[Questions about scenes in images]
------------------------------
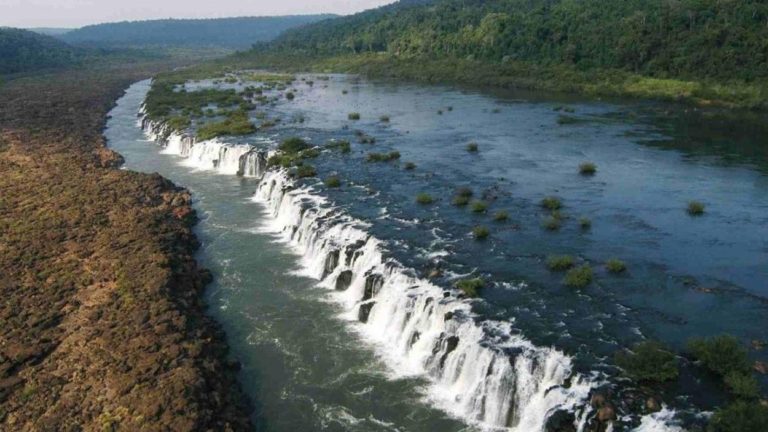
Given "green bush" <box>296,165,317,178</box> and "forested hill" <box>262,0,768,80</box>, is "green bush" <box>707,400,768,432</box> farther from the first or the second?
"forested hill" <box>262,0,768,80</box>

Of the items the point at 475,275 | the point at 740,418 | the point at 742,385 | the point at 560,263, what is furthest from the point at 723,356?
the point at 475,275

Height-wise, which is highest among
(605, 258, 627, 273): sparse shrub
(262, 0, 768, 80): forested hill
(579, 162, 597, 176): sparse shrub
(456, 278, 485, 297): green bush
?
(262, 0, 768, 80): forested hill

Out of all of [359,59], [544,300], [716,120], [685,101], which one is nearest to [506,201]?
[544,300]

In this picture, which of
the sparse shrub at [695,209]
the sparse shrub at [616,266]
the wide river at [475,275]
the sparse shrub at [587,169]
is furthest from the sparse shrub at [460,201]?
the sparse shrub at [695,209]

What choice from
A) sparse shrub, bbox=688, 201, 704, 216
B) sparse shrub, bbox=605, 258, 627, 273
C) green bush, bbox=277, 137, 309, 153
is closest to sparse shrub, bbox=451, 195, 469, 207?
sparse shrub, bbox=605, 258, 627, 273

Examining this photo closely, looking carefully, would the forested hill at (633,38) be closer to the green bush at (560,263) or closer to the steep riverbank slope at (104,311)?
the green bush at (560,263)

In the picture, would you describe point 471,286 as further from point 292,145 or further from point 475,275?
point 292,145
------------------------------
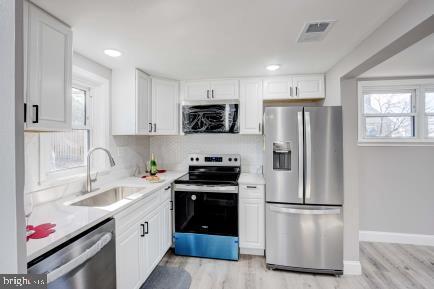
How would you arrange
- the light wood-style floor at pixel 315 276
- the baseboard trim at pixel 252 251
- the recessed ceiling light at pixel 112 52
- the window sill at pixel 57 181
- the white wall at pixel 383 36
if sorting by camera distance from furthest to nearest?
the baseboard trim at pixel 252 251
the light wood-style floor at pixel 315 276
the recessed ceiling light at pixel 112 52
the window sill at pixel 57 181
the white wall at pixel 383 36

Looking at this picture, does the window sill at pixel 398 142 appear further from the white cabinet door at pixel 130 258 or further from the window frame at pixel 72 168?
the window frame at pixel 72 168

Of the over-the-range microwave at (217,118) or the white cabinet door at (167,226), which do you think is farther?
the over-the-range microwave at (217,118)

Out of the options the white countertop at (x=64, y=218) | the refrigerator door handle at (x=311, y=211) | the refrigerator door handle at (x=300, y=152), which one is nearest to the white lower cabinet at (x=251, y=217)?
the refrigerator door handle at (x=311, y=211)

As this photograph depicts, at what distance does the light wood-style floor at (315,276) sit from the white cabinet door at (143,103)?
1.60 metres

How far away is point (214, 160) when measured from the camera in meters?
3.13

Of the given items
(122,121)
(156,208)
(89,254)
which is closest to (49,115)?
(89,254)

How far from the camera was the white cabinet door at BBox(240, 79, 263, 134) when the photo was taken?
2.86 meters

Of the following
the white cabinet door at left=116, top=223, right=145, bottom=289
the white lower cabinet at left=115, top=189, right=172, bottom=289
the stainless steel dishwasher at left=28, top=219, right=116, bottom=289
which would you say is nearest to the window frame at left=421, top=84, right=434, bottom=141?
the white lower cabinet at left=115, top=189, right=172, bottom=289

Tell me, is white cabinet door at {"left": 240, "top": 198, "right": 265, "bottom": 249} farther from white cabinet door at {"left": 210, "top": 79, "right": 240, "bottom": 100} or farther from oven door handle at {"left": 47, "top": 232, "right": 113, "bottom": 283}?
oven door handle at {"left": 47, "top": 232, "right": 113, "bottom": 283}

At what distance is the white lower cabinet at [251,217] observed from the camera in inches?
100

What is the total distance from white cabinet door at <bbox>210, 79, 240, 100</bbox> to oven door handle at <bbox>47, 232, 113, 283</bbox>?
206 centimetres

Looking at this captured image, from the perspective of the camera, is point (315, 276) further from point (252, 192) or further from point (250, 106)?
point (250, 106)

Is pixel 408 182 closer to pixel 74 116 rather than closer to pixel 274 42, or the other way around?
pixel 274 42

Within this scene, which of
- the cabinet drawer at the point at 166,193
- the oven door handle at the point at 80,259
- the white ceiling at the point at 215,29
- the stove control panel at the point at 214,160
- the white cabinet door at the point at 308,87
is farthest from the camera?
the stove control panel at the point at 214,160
------------------------------
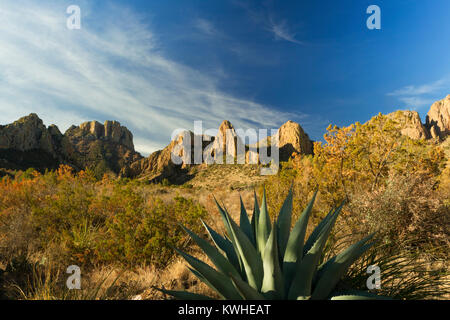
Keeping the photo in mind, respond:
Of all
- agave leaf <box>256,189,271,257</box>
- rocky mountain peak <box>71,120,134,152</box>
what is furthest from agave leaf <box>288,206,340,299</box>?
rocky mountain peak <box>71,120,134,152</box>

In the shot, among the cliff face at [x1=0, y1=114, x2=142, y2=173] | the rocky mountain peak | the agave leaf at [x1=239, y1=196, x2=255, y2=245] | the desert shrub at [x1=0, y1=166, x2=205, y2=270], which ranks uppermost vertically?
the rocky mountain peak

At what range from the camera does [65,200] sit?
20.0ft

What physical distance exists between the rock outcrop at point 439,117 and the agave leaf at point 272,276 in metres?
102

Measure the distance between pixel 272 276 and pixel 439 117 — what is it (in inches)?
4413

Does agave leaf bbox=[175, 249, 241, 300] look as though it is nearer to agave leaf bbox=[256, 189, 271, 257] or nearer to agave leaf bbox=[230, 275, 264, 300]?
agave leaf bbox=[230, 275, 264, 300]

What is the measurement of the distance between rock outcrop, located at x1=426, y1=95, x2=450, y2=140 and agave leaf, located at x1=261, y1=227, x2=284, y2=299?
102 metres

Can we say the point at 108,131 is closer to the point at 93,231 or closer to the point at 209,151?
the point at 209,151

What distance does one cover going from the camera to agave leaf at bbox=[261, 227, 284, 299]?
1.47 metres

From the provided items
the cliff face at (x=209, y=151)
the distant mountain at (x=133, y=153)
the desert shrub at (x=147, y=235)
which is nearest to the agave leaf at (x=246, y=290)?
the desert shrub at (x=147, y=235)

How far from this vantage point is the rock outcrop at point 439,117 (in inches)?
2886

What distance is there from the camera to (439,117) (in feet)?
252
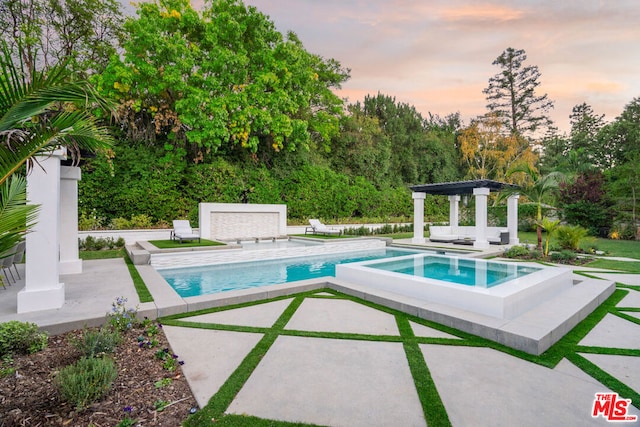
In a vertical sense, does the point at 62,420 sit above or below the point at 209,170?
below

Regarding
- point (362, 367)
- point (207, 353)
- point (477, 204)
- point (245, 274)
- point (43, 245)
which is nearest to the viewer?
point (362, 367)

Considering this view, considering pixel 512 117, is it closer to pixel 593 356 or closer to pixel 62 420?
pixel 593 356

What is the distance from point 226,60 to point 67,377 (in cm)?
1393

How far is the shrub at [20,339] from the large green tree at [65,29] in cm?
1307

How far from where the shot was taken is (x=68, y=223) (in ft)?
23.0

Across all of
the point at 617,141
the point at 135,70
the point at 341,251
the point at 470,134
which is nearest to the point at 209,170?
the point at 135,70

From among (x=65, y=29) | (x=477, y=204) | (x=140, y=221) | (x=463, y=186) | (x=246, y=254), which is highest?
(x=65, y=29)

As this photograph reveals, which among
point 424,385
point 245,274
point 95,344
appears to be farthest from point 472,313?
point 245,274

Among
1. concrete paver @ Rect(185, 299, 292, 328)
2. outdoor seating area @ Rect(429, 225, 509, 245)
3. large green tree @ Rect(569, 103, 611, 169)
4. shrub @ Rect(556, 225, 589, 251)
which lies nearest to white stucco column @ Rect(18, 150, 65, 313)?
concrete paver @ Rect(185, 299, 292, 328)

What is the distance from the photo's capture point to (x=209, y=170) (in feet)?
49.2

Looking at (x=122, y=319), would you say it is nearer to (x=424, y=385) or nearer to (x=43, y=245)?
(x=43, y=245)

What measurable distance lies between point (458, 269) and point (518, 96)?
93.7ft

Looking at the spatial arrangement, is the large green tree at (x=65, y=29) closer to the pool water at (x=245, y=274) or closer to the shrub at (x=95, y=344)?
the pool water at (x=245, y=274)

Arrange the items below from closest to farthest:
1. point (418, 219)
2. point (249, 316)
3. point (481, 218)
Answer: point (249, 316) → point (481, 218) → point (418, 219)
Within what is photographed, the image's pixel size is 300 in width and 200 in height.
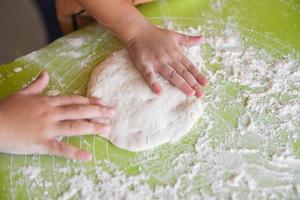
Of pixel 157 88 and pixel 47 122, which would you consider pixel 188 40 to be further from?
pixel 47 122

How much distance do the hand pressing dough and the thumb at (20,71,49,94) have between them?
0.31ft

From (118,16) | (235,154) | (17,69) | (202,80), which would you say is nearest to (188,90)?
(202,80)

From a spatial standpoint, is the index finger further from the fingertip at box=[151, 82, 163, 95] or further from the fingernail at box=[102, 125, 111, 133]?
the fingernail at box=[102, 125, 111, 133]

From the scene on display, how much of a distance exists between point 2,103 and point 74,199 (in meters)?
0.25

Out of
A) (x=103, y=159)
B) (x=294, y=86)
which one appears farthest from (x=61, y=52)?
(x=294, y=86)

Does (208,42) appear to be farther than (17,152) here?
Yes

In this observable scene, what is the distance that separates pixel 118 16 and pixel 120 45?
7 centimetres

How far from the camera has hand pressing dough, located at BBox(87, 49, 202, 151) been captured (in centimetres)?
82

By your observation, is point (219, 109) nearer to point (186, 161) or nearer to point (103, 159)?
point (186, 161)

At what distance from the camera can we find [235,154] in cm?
------------------------------
(Aim):
Extract the lines between the line containing "Out of the options" and the line containing "1.60 metres", inclusive, and reproduce them verbatim.

(Task output):
Out of the options the white countertop at (x=64, y=218) | the refrigerator door handle at (x=311, y=211) | the refrigerator door handle at (x=300, y=152), which one is nearest to the white lower cabinet at (x=251, y=217)?
the refrigerator door handle at (x=311, y=211)

As this photograph depicts, at what distance does the light wood-style floor at (315,276) sit from the white cabinet door at (143,103)?
1.60 metres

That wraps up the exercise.